GIVEN EXERCISE: Please copy the part of the listing below that opens with the line containing "Sort the paved" and closes with the line containing "the steep hillside at (852,193) <", including both of those lines, word for word.
━━━━━ GIVEN INFORMATION
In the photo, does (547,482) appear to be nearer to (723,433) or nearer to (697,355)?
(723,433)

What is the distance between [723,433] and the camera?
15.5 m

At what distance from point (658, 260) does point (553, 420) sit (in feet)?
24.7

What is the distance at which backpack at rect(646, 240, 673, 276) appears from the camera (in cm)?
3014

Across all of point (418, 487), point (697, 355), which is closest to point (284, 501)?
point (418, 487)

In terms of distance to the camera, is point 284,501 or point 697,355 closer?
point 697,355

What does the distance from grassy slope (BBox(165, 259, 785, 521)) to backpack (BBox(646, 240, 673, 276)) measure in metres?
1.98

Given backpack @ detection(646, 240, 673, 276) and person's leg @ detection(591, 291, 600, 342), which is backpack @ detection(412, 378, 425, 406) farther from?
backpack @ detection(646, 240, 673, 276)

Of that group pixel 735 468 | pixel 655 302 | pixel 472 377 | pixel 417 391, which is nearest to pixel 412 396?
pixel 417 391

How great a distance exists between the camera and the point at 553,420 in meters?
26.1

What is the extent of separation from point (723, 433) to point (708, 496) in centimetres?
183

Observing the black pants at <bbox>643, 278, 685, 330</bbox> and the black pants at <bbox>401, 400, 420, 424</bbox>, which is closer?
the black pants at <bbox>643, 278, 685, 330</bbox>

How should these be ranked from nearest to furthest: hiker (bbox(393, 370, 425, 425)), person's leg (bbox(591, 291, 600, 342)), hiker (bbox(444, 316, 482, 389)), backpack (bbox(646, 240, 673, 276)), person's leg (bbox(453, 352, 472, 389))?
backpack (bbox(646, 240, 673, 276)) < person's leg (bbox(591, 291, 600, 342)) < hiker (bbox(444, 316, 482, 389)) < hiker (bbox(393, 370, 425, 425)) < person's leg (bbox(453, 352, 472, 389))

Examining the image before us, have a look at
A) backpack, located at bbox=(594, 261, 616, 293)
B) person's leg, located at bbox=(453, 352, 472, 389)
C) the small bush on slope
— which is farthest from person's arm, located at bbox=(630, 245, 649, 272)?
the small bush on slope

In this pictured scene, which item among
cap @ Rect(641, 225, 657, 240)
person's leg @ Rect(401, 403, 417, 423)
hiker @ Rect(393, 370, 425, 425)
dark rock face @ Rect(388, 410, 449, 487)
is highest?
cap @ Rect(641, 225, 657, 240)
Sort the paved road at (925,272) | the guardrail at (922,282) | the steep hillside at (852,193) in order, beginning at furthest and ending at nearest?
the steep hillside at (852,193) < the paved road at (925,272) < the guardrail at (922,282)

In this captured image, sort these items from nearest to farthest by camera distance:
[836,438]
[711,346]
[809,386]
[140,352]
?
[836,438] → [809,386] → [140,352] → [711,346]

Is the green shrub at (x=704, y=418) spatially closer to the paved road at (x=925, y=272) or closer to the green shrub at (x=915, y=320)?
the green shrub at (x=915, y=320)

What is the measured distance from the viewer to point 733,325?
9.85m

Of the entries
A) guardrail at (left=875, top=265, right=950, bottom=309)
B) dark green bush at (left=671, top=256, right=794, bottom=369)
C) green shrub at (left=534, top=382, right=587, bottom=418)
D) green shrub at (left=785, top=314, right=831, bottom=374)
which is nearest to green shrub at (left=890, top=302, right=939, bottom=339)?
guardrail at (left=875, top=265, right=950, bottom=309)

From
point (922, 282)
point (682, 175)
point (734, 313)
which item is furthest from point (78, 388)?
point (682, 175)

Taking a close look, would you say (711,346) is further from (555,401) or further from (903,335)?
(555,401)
━━━━━━━━━━
THE ANSWER:
Sort the paved road at (925,272) | the guardrail at (922,282) | the steep hillside at (852,193) in order, beginning at furthest and ending at nearest?
the steep hillside at (852,193) < the paved road at (925,272) < the guardrail at (922,282)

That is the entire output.